I think 76 is better than 70-72.


----------



## indiandi (Aug 19, 2009)

I have mine attached to the side of a 2.5 gal tank. We had a couple of cool days and nights last week, so I bought one and hooked it up. Within 24 hours it was a perfect temp and Diego was making his bubble nests. Then our days got back into the high 70s-low 80s. The water temp ticked a bit too high (83/84), so I shut it down.
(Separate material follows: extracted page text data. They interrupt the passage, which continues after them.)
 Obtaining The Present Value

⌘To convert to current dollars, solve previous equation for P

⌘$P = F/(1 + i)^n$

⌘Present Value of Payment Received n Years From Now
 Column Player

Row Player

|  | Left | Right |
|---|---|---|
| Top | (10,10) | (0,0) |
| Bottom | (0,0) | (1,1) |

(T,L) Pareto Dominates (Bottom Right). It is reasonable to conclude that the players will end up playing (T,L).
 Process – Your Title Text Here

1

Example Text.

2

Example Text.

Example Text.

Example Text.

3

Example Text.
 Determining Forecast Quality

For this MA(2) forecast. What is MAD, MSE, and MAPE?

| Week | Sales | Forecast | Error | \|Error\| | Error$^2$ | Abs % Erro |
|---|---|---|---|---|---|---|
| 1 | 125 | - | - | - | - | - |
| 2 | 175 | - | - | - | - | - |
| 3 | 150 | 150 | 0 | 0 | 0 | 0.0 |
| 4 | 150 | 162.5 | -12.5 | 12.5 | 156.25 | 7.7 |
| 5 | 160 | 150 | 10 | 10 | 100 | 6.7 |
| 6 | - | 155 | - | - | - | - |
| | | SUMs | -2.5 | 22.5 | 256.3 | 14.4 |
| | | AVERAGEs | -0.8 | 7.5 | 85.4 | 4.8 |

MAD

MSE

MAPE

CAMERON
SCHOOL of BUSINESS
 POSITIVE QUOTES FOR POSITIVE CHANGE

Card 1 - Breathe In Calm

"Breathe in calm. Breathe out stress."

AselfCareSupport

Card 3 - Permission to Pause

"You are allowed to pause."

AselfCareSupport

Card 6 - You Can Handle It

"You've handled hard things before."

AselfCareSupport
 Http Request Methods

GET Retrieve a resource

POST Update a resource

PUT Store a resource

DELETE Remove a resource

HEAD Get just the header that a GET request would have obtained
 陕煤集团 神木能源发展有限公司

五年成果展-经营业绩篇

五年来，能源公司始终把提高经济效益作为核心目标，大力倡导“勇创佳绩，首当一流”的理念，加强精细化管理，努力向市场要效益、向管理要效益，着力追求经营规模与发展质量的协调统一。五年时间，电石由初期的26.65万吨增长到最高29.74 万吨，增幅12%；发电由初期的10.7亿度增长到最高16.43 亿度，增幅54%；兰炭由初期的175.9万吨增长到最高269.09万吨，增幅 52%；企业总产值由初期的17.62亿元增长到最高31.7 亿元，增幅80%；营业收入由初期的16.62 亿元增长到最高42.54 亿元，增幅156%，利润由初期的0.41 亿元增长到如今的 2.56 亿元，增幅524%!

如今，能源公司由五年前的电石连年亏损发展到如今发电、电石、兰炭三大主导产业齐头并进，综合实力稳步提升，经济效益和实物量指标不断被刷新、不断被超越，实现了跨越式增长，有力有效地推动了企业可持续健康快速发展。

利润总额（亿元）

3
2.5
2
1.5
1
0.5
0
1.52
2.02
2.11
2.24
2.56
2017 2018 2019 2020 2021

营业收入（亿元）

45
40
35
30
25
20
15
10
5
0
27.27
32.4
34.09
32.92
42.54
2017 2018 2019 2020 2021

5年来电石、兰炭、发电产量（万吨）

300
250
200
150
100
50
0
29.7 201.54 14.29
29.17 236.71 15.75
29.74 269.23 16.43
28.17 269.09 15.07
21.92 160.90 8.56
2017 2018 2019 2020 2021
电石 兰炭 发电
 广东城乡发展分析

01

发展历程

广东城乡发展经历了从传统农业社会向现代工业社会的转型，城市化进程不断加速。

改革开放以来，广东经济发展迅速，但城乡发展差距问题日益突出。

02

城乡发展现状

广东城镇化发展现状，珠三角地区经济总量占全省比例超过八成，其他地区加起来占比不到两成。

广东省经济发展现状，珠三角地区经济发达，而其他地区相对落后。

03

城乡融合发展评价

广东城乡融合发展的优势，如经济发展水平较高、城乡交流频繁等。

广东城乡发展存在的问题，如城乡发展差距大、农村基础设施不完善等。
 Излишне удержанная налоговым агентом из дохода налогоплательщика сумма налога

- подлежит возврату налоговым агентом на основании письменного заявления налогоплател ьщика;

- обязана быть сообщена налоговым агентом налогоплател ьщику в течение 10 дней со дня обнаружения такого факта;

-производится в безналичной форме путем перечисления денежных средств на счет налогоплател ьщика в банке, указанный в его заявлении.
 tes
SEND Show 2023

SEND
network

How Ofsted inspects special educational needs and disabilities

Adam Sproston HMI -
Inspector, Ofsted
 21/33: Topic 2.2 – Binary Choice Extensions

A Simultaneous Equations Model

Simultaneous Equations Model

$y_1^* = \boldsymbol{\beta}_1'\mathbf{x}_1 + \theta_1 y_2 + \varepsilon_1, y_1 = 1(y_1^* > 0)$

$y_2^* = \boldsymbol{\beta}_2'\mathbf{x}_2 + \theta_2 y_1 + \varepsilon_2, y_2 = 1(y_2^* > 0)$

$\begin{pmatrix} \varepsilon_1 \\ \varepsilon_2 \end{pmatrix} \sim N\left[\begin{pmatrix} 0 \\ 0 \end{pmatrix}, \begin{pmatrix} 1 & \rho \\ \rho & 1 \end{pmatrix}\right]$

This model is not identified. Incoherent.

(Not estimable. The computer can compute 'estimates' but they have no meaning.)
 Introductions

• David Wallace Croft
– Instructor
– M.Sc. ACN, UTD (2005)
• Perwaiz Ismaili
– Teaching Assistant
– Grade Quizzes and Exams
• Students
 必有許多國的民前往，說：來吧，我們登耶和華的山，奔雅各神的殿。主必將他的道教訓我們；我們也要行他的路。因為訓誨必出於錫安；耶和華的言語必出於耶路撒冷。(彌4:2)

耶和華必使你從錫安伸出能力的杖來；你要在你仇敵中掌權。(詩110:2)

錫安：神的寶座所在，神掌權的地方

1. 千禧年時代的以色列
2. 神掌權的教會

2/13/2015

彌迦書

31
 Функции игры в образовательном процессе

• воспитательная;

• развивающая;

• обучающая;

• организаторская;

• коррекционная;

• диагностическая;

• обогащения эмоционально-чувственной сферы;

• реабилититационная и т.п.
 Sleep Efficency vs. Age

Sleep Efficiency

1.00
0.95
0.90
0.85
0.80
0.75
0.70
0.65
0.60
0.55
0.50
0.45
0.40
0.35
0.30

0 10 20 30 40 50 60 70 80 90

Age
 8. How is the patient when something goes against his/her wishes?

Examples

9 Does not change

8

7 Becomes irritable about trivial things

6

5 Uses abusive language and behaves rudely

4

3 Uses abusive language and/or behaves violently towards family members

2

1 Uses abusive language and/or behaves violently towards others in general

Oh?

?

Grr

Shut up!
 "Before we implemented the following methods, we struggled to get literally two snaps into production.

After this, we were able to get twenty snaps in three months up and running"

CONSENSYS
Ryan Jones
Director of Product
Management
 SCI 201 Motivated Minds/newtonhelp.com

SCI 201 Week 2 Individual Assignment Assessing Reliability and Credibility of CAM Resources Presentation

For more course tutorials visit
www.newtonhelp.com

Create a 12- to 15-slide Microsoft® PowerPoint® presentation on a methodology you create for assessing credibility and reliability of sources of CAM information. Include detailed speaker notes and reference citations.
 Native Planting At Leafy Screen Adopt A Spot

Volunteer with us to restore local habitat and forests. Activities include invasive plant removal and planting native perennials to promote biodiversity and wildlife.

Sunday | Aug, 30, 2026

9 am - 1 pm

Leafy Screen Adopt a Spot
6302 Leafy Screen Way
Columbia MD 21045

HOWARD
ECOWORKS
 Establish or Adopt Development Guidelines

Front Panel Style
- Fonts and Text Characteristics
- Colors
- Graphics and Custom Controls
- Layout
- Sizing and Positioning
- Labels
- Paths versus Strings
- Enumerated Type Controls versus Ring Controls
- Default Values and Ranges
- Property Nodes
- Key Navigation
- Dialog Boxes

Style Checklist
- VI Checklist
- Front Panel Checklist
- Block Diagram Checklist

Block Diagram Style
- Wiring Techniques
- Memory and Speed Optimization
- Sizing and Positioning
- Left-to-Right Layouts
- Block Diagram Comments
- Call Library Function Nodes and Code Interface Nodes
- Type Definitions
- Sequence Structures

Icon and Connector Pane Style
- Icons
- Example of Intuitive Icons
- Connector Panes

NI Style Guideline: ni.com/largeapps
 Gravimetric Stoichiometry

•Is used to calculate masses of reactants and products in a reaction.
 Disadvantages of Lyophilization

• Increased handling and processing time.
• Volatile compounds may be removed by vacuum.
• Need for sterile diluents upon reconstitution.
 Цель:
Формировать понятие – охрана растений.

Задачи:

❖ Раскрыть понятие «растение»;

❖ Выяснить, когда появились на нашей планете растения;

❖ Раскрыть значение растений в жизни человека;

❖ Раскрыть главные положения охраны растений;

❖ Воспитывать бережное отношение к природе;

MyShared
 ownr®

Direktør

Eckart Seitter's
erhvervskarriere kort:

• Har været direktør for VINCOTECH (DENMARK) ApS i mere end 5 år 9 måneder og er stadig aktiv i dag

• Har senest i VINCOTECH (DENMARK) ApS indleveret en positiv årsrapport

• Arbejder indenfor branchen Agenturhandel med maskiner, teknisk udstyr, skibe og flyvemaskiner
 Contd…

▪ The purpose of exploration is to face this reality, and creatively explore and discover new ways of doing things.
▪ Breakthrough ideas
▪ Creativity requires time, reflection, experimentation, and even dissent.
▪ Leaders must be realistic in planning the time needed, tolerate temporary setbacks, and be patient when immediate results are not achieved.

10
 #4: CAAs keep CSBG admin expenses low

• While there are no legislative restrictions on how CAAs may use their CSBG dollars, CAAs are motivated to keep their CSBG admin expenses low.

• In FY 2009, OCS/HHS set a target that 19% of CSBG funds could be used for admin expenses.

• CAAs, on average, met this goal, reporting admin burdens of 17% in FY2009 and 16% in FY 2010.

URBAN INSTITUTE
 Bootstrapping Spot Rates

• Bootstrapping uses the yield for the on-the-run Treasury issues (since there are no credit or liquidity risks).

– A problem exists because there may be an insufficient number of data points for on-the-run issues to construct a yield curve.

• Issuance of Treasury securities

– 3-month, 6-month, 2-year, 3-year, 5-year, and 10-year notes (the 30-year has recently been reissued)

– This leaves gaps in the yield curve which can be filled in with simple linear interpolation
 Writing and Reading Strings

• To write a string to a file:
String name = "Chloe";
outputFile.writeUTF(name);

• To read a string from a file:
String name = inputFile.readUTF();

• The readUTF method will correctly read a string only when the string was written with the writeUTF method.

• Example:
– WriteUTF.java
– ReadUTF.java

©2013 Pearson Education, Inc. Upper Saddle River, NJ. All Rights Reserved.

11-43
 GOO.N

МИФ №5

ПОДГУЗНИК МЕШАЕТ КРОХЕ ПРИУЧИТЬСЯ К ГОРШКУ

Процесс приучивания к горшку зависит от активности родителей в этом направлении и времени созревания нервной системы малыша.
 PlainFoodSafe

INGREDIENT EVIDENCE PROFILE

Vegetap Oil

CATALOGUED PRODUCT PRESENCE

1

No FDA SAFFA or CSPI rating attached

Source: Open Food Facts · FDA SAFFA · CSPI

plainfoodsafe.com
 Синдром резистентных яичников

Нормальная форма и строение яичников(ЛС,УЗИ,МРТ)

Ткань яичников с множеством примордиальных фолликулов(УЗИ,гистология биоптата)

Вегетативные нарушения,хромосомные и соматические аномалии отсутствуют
I have a feeling without a thermostat, I'm going to be doing a lot of pluging and un-pluging of the heater.


----------



## Elektra (Oct 12, 2009)

i got one because the thermometer was reading 68 degrees and it isn't even winter yet... if you look on the side of the box for the hydor brand it gives you a chart of approximately how much it should raise the water temp... so far no problems
I think i might invest in a timer to hook it to though so that it has times when it will not be on so that it doesn't get too hot though I don't think it will be a problem where i live now considering the dorm room can drop to like 50 degrees F if the room heater doesn't work


----------



## dramaqueen (Jul 7, 2008)

I may try one if I can find one. I'm also going to order a stealth visitherm.


----------



## SaylorKennedy (Aug 11, 2009)

I have one in my 10 gallon. Not the optimum size lol, but so far the temp has been at a steady 79 since I put it in there.


----------